When you look at poverty rate, it is around 40% and given the population projection, by 2030, the World Bank estimates that a fifth of the world’s poorest will be housed in Nigeria. When you add regional dimension, the situation is even scarier because you will the concentration of all of these low statistics in one part of the country.

To turn Nigeria’s population into human capital so the economy grows, Nigeria needs strong job growth and investment in social indicators; education, health and some of the very basic services.

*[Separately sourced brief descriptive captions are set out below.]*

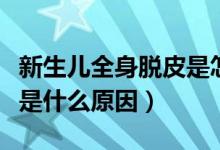 新生儿全身脱皮是怎么回事（新生儿全身脱皮是什么原因）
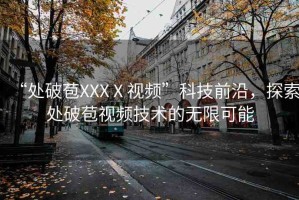 “處破苞XXXⅩ視頻”科技前沿，探索處破苞視頻技術(shù)的無限可能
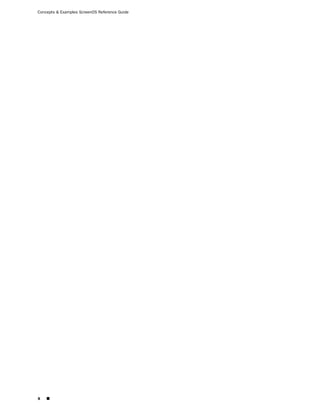 Concepts & Examples ScreenOS Reference Guide




x   ■
 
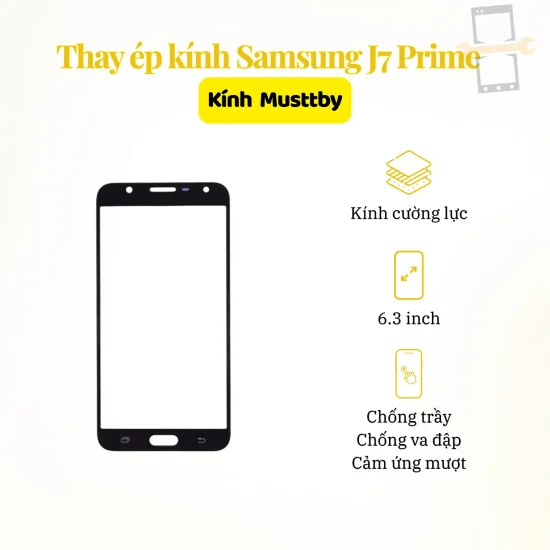 Thay ép kính Musttby Samsung J7 Prime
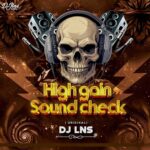 High Gain Sound Check (Original) - DJ Lns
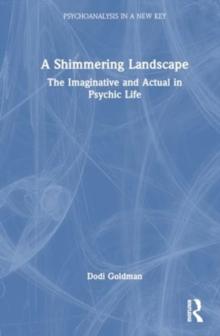 A Shimmering Landscape : The Imaginative and Actual in Psychic Life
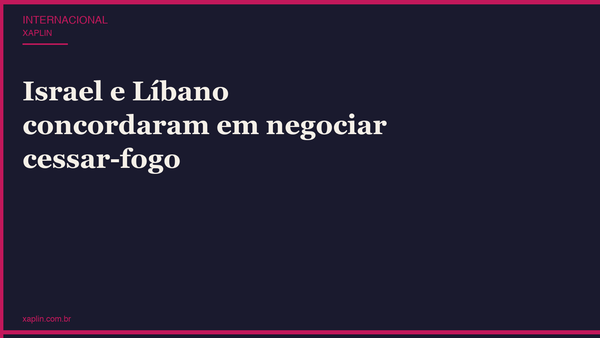 Israel e Líbano concordaram em negociar cessar-fogo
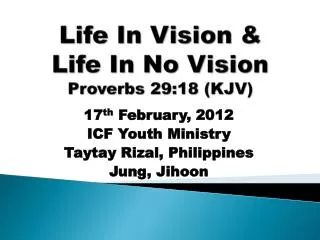 Life In Vision &amp; Life In No Vision Proverbs 29:18 (KJV)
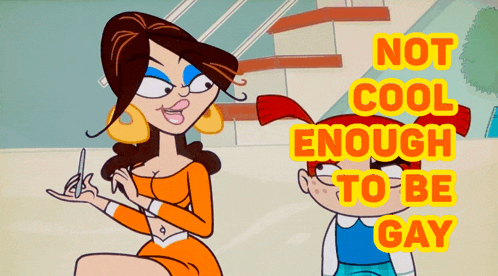 a cartoon of a woman and a boy with the words " not cool enough to be gay "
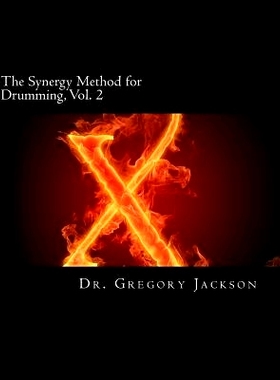 预订 The Synergy Method for Drumming, Vol. 2: 9781481258401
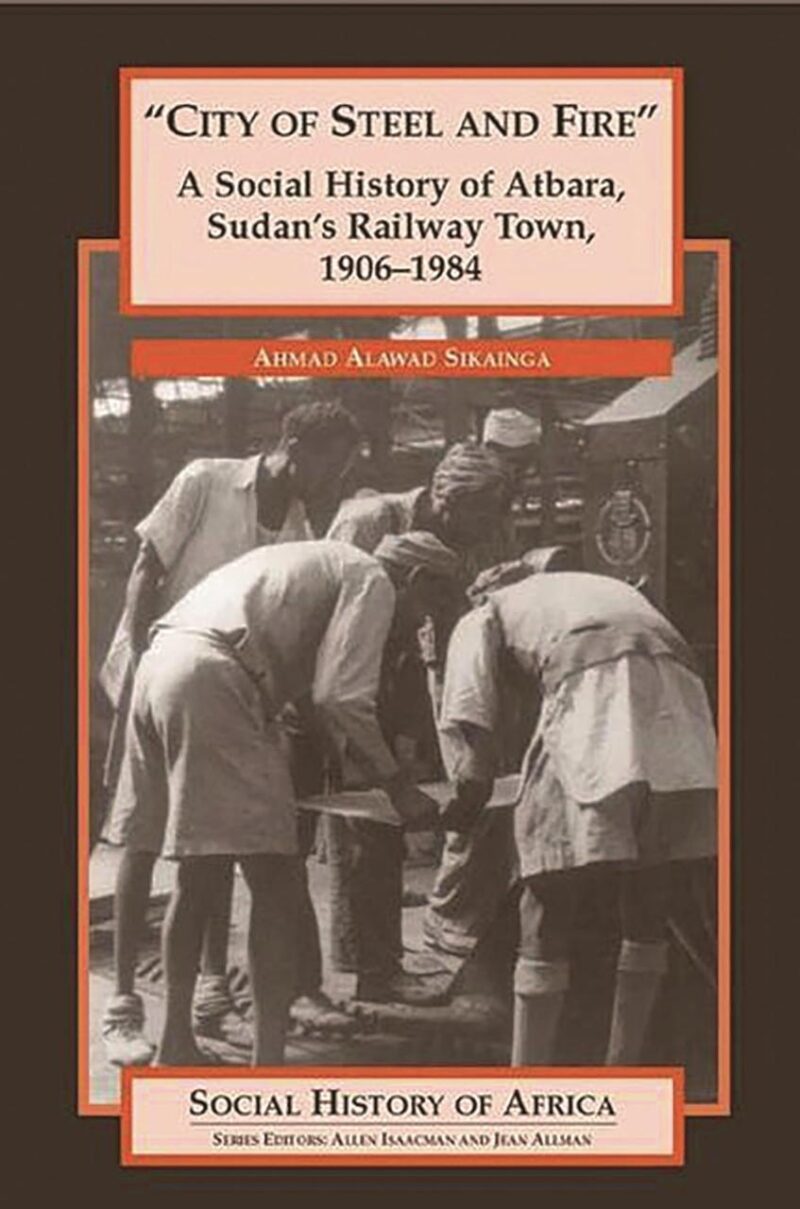 City of Steel and Fire: A Social History of Atbara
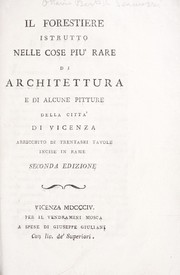 Cover of: Il forestiere istrutto nelle cose più rare di architettura e di alcune pitture della città di Vicenza: arricchito di trentasei tavole incise in rame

My colleagues in the IMF did a basic estimate of how much it would cost the country to reach the SDGs and they came up with 18% of GDP which would come largely from government even though donor community would help. This reemphasises the importance of growth because without stronger growth to raise revenues, and without those revenues, it would be hard to provide for these very basic and much needed things.

The second challenge is to reduce the dependence on oil. In some ways the Nigerian economy has achieved diversification. Oil only counts for 10% of GDP and 1% of employment so you can say that’s a kind of diversification but the non-oil economy depends heavily on the oil prices through direct and indirect linkages and oil also accounts for 50% fiscal revenues and over 80% of exports. Oil is also important for FX inflows even though remittances help. Because of this, in order to have any form of meaningful diversification, Nigeria needs to move on these fronts as well: diversify fiscal revenues and exports in addition to diversifying GDP base.

Nigeria’s DNA is oil and unless diversification is seen on both fiscal and external fronts, this perception is unlikely to change and this perception needs to change if we are to avoid the big cycles.

Charles Robertson

Robertson, the global chief economist at Renaissance Capital, during a Financial Times summit as far back as 2018, said the country needs to grow by between 4-5 percent for per capita GDP to stop contracting.

“As Nigeria has grown at 2 per cent per capita since 1992, our medium-term base should be at least 4-6 per cent GDP growth,” Robertson said.

But Nigeria cannot match the 4-6 per cent per capita GDP growth of industrialising countries because adult literacy at 60 per cent is too low and electricity consumption is under half the minimum required level for sustained industrialisation, according to Robertson.

“To push headline GDP growth to 6.5-8.5 per cent would require an adult literacy campaign, a trebling of electricity consumption and a doubling of investment to GDP,” Robertson said.

John Ashbourne

Ashbourne, a senior emerging markets economist at economic consulting Capital Economics also shared the following views during the FT summit.

“The government needs to unlock private sector investment by improving the business environment and encouraging participation in the non-oil sector.

The country also desperately needs better infrastructure and reforms to the state-dominated oil sector.”

Razia Khan

Razia Khan, chief Africa economist at Standard Chartered bank also had these to say: “Nigeria has all the necessary building blocks to achieve much faster growth. With its low base, youthful population and scale, a growth rate exceeds the rate of population growth should be easily achievable.

“It needs to develop more institutions that are more resilient than tends to be the case in typical resource economies, for example a tax base independent of oil and a banking sector that can meet the borrowing needs of the private sector. Nigeria has failed to make a transition away from being an oil economy.”

Olusegun Omisakin

Omisakin is the Chief Economist and Director of Research & Development at the Nigerian Economic Summit Group (NESG). His views are as follows: “The effects of COVID-19 pandemic on global health and socio-economic conditions will remain for the foreseeable future.

“For Nigeria, economic policies have to remain broadly expansionary to hasten recovery. Implementation of the Medium-Term National Development Plans (MTNDP) and Nigerian Economic Stimulus Plan (NESP) will quicken the recovery in 2021.

“More focus should also be on improving the business environment through reforms.”